* Task instructions *
The answer is the data repeated in full, with no pictures included.
Records for the task START
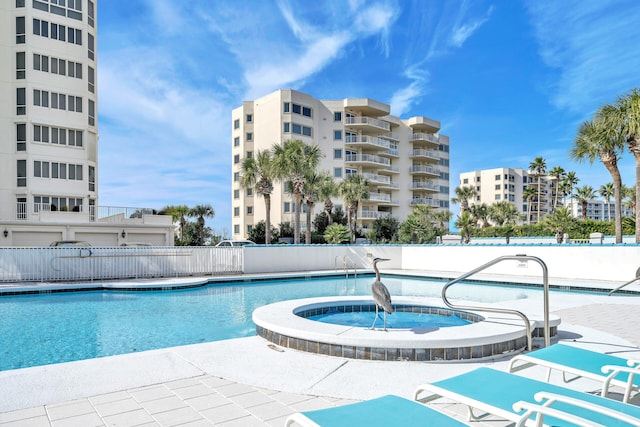 view of swimming pool with a hot tub and a patio area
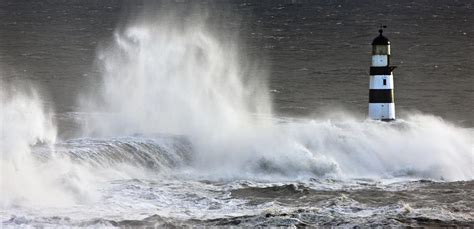 Waves Crashing On A Lighthouse Photograph By John Short Pixels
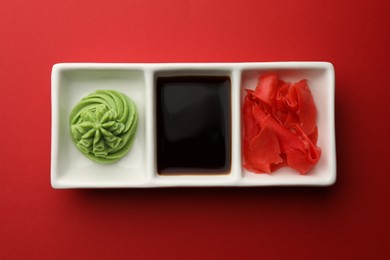 Photo of Hot wasabi paste, soy sauce and ginger on red table, top view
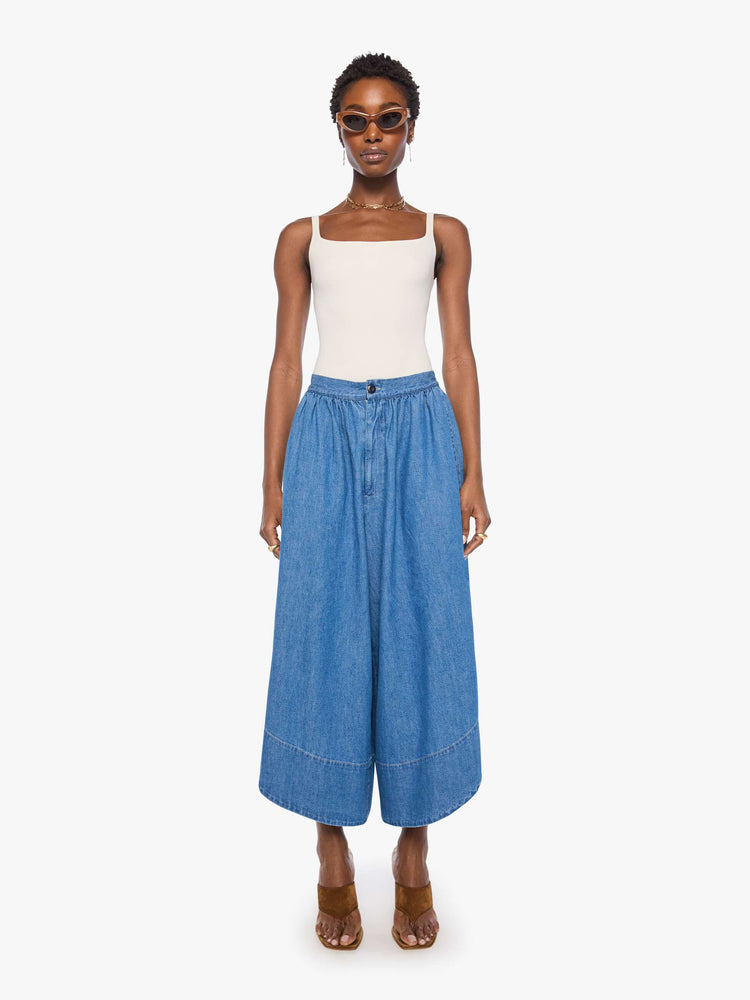 Front view of a woman in a super high-waisted wide-leg pants with a zip fly, relaxed fit, slit pockets, a curved side slit on the outer hems and a short 24-inch inseam.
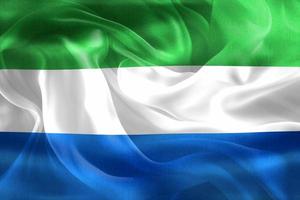 3d-illustration einer sierra leone-flagge - realistische wehende stoffflagge foto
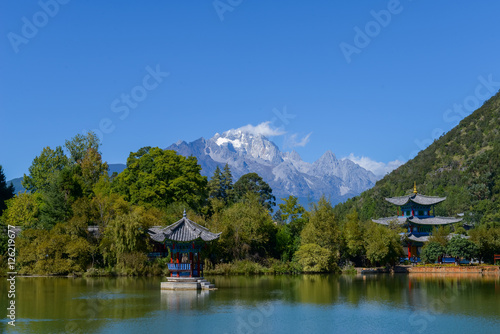 Black Dragon Pool to the Five Phoenix Tower and the Five Holes Bridge. In the background is Jade Dragon Snow Mountain. The Old Town of Lijiang is located in Lijiang City, Yunnan, China.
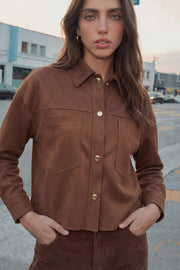 Chamarra corta de gamuza, fit oversized, cuello camisero, manga larga con puño abotonado, corte de bata frontal y posterior, bolsillos frontales de parche y cierre frontal con hilera de botones en contraste.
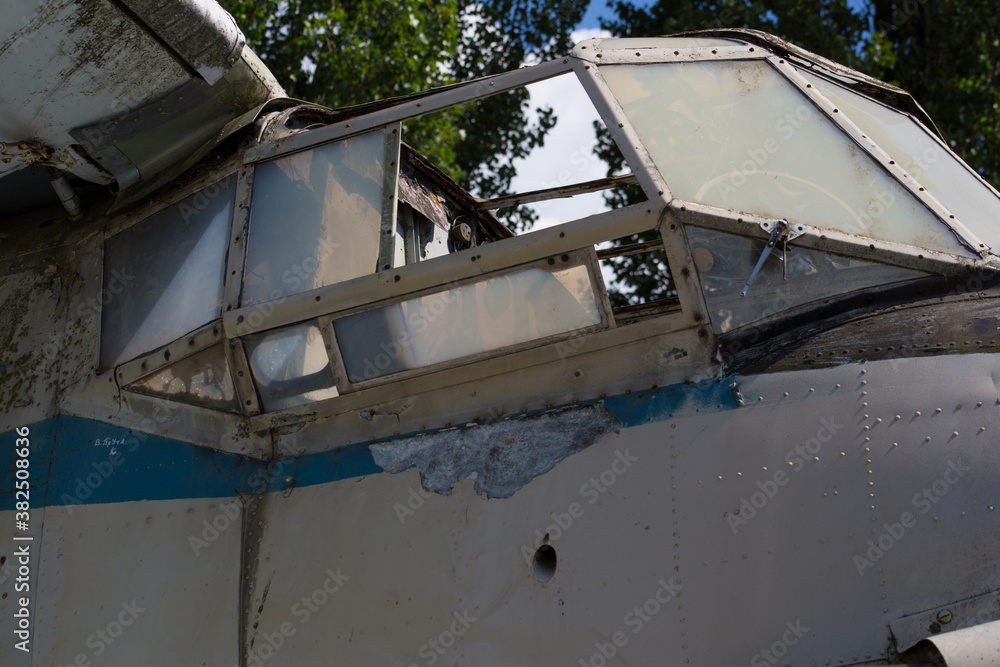 Old abandoned biplane in daylight
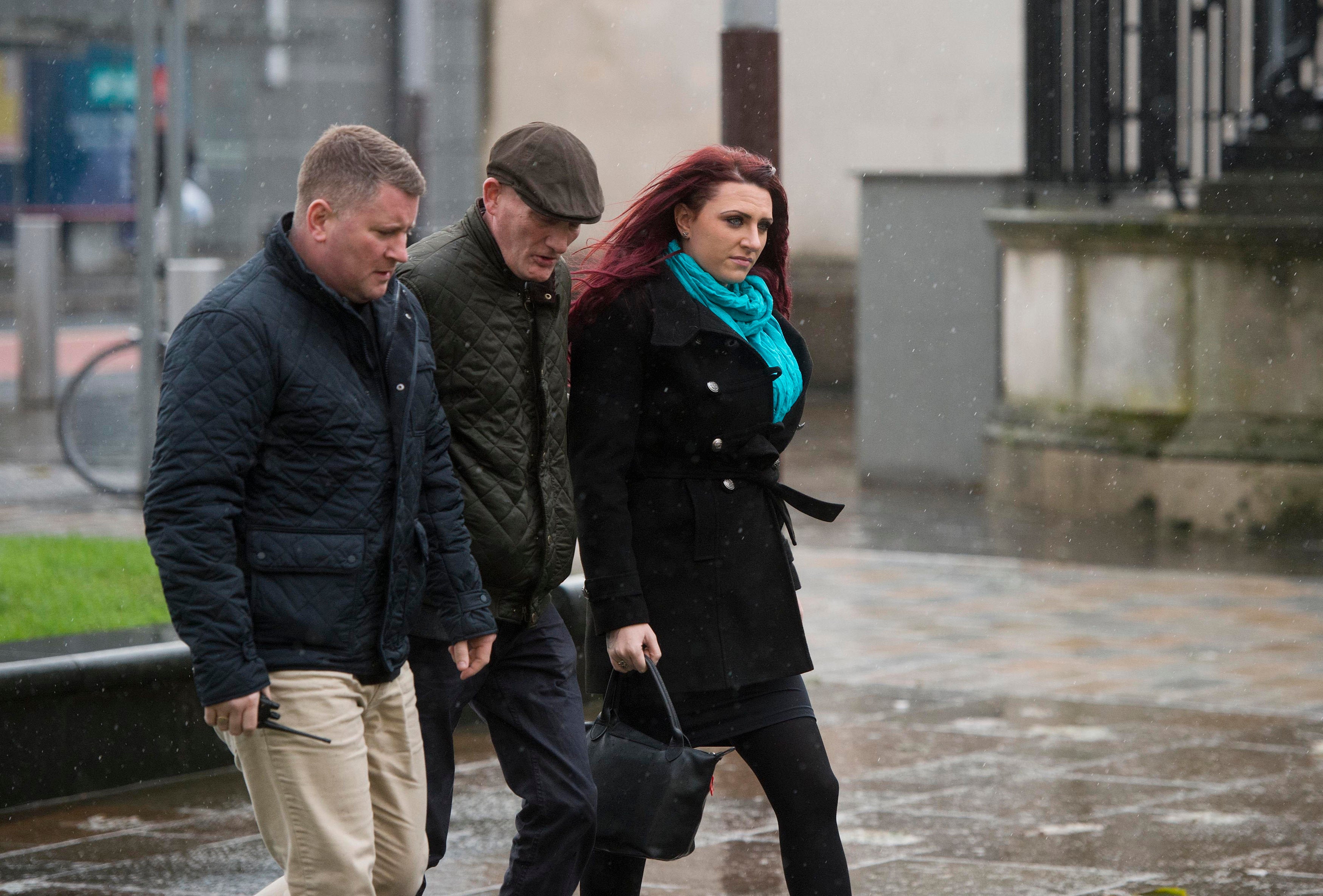 <strong>Golding, left, with deputy leader Jayda Fransen (right) arriving at Belfast Laganside courts on Thursday&nbsp;</strong>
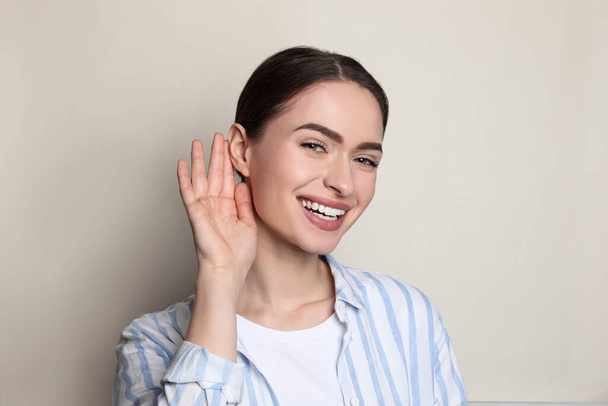 Mladá žena ukazující gesto ruky k uchu na světlém pozadí - Fotografie, Obrázek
Records for the task END
* Task solution *
 view of swimming pool with a hot tub and a patio area
 Waves Crashing On A Lighthouse Photograph By John Short Pixels
 Photo of Hot wasabi paste, soy sauce and ginger on red table, top view
 Front view of a woman in a super high-waisted wide-leg pants with a zip fly, relaxed fit, slit pockets, a curved side slit on the outer hems and a short 24-inch inseam.
 3d-illustration einer sierra leone-flagge - realistische wehende stoffflagge foto
 Black Dragon Pool to the Five Phoenix Tower and the Five Holes Bridge. In the background is Jade Dragon Snow Mountain. The Old Town of Lijiang is located in Lijiang City, Yunnan, China.
 Chamarra corta de gamuza, fit oversized, cuello camisero, manga larga con puño abotonado, corte de bata frontal y posterior, bolsillos frontales de parche y cierre frontal con hilera de botones en contraste.
 Old abandoned biplane in daylight
 <strong>Golding, left, with deputy leader Jayda Fransen (right) arriving at Belfast Laganside courts on Thursday&nbsp;</strong>
 Mladá žena ukazující gesto ruky k uchu na světlém pozadí - Fotografie, Obrázek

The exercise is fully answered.